GIVEN INSTRUCTION
How many lines of the data below contain the string "blurred", matching case? Give only the number.
- - -
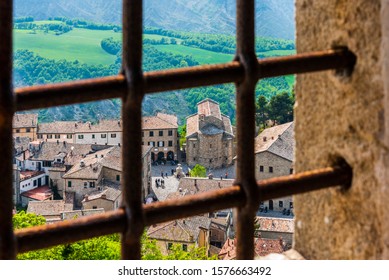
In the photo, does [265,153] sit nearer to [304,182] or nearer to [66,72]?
[66,72]

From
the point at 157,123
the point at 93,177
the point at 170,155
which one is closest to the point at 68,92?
the point at 93,177

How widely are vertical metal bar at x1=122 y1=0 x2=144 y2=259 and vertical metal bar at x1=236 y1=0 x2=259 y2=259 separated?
11 centimetres

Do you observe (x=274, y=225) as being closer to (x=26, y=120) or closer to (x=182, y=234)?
(x=182, y=234)

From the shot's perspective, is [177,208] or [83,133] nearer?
[177,208]

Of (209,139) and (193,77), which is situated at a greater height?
(193,77)

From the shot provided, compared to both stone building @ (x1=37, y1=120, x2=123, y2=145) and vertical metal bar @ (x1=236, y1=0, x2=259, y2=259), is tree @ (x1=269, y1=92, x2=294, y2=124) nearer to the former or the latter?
stone building @ (x1=37, y1=120, x2=123, y2=145)

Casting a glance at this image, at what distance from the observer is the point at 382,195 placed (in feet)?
2.27

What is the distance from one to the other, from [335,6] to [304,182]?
0.63ft

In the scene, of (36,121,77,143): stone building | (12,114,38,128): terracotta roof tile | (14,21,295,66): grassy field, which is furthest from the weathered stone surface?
(14,21,295,66): grassy field

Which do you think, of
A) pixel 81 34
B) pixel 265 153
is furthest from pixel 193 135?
pixel 81 34

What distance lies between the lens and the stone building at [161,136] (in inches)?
762

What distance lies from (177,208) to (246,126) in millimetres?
117

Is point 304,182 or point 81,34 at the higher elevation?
point 81,34

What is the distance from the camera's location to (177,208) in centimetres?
66
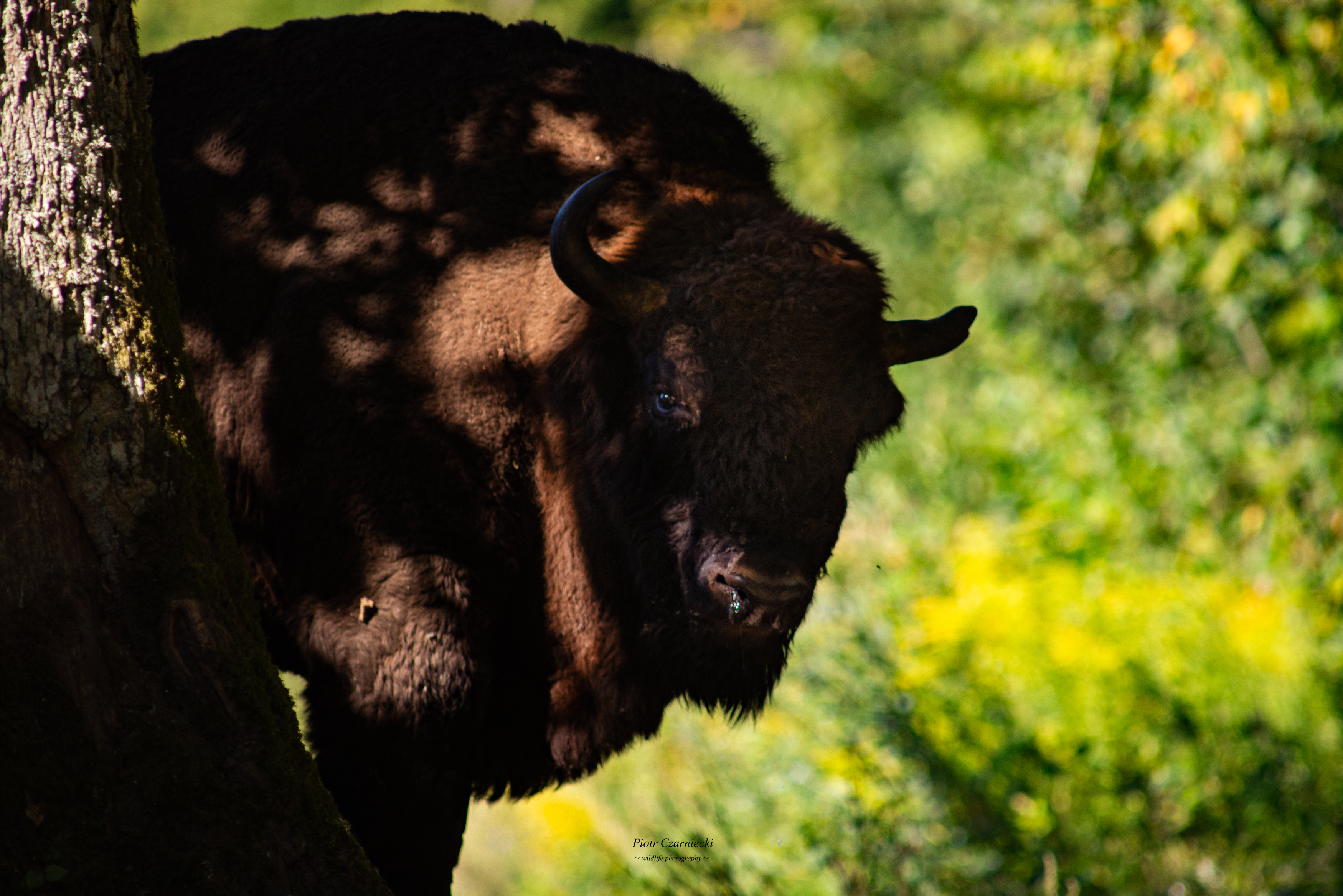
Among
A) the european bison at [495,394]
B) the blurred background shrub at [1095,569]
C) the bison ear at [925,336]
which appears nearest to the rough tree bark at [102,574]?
the european bison at [495,394]

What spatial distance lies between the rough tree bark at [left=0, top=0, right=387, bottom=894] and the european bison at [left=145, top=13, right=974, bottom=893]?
814 mm

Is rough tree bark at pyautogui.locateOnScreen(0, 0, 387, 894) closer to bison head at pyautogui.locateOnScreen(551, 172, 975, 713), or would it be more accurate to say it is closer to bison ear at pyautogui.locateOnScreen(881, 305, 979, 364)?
bison head at pyautogui.locateOnScreen(551, 172, 975, 713)

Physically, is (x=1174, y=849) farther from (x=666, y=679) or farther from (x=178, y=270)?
(x=178, y=270)

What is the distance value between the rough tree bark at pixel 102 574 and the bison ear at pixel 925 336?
185 cm

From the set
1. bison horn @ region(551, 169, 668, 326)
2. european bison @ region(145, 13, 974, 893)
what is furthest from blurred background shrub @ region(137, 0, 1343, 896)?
bison horn @ region(551, 169, 668, 326)

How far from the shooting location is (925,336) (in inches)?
125

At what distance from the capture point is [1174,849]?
5035 millimetres

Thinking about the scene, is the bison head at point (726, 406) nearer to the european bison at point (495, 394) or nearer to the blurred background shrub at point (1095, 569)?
the european bison at point (495, 394)

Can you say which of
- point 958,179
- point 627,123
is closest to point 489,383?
point 627,123

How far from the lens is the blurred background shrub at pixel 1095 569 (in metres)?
4.89

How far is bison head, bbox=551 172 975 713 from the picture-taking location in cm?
274

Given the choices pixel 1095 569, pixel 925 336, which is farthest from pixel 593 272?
pixel 1095 569

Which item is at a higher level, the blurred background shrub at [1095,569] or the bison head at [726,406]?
the bison head at [726,406]

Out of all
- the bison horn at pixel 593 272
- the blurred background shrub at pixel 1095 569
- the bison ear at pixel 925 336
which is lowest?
the blurred background shrub at pixel 1095 569
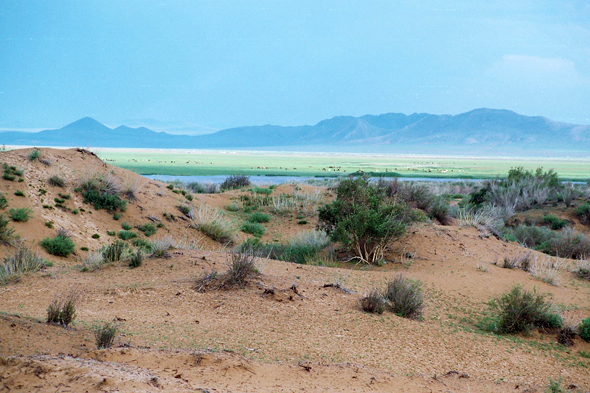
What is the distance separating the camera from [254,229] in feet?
74.3

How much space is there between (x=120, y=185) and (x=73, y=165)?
2465 millimetres

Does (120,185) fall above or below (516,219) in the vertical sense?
above

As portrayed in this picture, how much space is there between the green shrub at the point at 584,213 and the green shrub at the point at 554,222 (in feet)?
3.44

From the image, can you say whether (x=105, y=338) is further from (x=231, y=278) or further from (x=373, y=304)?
(x=373, y=304)

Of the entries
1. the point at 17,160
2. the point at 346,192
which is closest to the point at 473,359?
the point at 346,192

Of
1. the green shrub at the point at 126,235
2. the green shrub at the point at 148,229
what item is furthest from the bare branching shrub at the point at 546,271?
the green shrub at the point at 126,235

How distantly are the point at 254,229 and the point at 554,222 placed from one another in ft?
50.2

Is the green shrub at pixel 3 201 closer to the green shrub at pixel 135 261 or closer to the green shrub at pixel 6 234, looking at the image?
the green shrub at pixel 6 234

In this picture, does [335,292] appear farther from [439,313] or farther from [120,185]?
[120,185]

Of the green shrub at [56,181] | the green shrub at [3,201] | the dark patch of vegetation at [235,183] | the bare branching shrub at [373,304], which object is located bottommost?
the bare branching shrub at [373,304]

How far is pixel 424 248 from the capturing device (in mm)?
15586

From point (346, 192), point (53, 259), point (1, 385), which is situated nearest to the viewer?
point (1, 385)

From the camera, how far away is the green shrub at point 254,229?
73.9 ft

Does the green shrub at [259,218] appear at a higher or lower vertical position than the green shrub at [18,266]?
lower
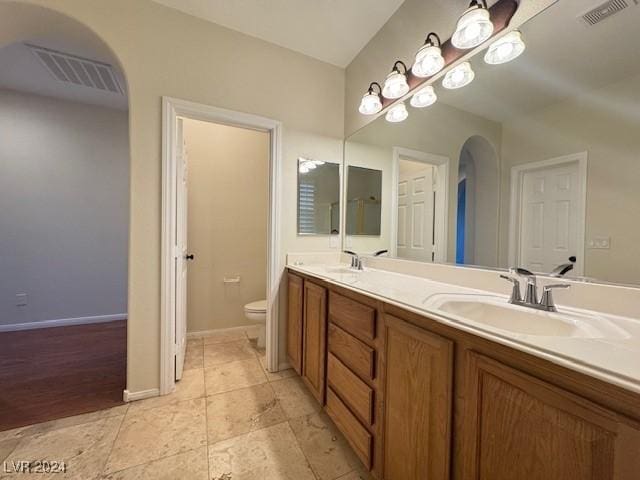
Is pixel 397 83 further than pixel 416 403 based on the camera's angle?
Yes

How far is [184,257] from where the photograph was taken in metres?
2.01

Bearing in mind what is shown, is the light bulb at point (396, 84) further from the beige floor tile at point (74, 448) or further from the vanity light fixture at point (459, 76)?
the beige floor tile at point (74, 448)

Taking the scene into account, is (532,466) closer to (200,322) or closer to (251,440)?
(251,440)

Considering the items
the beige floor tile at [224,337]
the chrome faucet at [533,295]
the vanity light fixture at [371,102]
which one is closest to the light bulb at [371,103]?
the vanity light fixture at [371,102]

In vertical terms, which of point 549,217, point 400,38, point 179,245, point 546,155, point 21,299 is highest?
point 400,38

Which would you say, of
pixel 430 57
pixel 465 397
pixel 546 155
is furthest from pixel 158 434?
pixel 430 57

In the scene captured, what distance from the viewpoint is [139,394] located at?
1641mm

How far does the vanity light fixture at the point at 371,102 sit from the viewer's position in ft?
6.20

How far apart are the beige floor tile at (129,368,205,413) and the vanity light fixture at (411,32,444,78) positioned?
2462 mm

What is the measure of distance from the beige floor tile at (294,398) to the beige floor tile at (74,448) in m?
0.90

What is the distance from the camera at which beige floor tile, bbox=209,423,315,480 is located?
3.75 ft

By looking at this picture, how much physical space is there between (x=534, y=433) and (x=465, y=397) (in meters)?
0.16

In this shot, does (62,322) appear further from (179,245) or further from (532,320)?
(532,320)

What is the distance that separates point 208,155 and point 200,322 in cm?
176
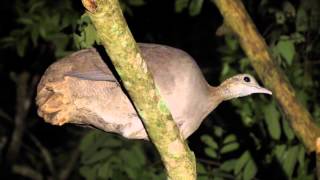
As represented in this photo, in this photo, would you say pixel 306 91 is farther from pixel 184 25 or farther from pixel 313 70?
pixel 184 25

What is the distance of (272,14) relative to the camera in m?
3.93

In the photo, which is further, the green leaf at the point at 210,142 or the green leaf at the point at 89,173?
the green leaf at the point at 89,173

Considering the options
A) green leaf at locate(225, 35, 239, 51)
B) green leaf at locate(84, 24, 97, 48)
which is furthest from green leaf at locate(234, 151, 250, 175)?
green leaf at locate(84, 24, 97, 48)

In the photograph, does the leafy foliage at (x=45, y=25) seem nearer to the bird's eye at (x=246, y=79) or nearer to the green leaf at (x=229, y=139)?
the green leaf at (x=229, y=139)

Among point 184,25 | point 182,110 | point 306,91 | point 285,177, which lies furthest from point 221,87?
point 184,25

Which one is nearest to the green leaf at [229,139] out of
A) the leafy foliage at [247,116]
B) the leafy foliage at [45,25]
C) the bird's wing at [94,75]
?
the leafy foliage at [247,116]

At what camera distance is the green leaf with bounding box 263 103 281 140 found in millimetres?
3576

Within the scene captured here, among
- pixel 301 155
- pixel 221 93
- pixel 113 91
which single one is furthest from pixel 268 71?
pixel 113 91

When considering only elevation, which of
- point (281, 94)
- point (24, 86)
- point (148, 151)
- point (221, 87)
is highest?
point (221, 87)

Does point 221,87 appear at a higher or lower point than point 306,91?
higher

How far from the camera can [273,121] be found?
3594mm

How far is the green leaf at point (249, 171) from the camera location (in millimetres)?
3512

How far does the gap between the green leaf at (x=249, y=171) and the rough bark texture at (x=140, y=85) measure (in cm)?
139

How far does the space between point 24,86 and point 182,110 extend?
3.83 meters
- - -
CORRECT ANSWER
7